Mitigating Hallucinations in Large Language Models via Self-Refinement-Enhanced Knowledge Retrieval
Mengjia Niu, Hao Li, Jie Shi, Hamed Haddadi, Fan Mo

TL;DR
This paper introduces Re-KGR, a method that reduces hallucinations in large language models by efficiently refining knowledge retrieval and correcting inaccuracies, especially in medical applications.
Contribution
The paper presents a novel self-refinement approach that minimizes retrieval rounds and enhances factual accuracy of LLMs using knowledge graphs in the medical domain.
Findings
Significantly improves truthfulness scores on medical datasets.
Reduces retrieval and verification efforts compared to existing methods.

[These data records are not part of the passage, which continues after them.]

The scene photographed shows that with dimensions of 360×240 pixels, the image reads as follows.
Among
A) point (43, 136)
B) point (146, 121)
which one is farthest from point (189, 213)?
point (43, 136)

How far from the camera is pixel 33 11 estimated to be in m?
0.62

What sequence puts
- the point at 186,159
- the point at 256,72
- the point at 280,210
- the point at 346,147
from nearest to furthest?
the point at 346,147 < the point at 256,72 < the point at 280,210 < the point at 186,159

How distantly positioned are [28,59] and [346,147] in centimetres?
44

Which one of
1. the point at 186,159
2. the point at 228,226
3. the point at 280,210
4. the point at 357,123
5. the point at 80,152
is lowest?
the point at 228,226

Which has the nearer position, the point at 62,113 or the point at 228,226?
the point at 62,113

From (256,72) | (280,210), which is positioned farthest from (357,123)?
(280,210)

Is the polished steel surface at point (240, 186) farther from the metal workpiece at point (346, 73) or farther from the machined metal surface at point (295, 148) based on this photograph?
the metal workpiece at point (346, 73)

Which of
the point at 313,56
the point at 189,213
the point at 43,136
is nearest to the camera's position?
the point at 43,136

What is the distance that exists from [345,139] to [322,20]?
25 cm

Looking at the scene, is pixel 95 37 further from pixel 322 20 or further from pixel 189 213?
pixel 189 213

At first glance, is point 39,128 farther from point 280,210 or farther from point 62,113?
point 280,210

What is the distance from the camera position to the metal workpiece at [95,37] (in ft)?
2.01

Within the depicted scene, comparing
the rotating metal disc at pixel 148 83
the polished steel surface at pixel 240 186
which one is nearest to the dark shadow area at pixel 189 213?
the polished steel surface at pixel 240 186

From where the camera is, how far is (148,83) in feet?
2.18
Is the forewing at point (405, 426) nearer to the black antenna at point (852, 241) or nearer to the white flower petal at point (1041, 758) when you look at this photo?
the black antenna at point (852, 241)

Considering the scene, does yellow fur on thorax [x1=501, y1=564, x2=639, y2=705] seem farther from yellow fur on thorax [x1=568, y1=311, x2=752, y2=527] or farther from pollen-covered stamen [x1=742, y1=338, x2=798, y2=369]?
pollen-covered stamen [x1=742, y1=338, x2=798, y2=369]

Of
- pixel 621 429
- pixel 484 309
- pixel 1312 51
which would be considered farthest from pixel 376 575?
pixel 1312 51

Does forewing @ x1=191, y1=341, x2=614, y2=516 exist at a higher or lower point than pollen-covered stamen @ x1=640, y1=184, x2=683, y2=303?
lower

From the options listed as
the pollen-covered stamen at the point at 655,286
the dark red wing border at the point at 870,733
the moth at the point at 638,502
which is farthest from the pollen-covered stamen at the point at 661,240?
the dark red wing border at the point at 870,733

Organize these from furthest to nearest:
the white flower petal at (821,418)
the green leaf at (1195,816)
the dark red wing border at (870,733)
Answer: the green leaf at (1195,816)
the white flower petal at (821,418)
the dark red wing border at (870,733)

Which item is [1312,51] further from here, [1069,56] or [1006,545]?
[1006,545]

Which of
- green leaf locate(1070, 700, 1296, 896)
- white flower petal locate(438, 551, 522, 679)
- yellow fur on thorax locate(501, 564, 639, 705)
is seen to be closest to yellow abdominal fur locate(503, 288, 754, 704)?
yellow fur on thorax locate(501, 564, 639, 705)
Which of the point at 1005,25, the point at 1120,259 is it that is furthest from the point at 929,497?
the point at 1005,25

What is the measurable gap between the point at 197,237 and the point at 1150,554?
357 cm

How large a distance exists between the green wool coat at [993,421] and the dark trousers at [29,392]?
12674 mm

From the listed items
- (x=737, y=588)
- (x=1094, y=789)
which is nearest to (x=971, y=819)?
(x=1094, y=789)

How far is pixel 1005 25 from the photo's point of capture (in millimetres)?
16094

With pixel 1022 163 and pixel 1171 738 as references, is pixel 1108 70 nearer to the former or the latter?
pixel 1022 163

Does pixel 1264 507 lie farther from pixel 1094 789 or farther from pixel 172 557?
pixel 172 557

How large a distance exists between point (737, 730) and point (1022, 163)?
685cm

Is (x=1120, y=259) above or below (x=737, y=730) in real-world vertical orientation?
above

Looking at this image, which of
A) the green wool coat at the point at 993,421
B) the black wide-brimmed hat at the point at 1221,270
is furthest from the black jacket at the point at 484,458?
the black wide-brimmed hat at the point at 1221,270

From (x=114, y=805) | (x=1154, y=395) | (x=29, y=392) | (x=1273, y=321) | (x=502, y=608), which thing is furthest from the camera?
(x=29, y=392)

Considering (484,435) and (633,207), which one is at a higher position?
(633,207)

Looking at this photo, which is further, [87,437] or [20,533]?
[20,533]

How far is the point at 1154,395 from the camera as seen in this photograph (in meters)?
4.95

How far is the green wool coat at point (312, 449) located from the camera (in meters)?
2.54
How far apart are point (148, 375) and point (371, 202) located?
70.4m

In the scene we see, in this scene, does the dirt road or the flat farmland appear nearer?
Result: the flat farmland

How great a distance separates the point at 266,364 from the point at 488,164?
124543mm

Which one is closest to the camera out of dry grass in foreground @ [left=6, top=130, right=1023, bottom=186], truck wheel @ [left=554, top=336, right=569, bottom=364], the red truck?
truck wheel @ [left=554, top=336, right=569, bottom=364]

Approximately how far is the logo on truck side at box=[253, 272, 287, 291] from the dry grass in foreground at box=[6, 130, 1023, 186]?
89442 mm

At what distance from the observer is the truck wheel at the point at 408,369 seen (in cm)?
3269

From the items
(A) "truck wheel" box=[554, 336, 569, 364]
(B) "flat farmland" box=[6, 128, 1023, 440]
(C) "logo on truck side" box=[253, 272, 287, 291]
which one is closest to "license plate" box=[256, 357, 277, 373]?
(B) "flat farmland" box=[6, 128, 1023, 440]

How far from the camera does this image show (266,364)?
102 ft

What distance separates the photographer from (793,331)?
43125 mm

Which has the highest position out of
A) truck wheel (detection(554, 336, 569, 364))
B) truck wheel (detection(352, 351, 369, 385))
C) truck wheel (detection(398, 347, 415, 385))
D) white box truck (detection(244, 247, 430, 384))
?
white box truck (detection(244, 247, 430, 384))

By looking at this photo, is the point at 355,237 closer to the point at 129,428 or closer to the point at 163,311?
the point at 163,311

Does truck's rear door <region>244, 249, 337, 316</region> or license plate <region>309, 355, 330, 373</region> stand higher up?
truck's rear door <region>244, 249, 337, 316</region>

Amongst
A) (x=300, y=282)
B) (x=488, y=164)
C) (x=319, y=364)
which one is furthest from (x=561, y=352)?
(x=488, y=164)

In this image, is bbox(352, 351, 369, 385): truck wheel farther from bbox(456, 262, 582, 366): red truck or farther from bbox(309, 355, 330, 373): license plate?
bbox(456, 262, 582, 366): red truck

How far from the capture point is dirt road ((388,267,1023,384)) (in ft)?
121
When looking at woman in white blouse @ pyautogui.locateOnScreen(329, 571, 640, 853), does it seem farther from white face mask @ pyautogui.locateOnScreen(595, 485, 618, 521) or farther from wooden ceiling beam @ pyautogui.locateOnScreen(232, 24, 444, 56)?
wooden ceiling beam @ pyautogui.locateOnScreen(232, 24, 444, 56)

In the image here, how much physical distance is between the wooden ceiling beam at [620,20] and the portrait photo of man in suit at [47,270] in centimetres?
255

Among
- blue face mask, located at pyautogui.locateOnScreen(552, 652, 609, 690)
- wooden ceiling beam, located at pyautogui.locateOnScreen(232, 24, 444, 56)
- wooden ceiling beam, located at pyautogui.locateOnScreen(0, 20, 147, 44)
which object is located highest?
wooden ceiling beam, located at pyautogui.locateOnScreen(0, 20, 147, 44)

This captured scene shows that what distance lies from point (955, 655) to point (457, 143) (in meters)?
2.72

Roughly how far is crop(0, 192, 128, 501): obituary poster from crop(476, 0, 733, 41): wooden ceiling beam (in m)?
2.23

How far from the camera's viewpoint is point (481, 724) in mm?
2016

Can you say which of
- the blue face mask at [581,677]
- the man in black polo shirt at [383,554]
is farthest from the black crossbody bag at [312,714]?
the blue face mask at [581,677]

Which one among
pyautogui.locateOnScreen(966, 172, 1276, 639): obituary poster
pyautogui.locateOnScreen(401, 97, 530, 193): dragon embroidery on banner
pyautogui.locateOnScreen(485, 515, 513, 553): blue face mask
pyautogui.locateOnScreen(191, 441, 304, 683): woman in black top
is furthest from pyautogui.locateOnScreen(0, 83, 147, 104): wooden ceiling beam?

Enhances factual reliability across various foundational models.
Abstract
Large language models (LLMs) have demonstrated remarkable capabilities across various domains, although their susceptibility to hallucination poses significant challenges for their deployment in critical areas such as healthcare. To address this issue, retrieving relevant facts from knowledge graphs (KGs) is considered a promising method. Existing KG-augmented approaches tend to be resource-intensive, requiring multiple rounds of retrieval and verification for each factoid, which impedes their application in real-world scenarios. In this study, we propose Self-Refinement-Enhanced Knowledge Graph Retrieval (Re-KGR) to augment the factuality of LLMs' responses with less retrieval efforts in the medical field. Our approach leverages the attribution of next-token predictive probability distributions across different tokens, and various model layers to primarily identify tokens with a high…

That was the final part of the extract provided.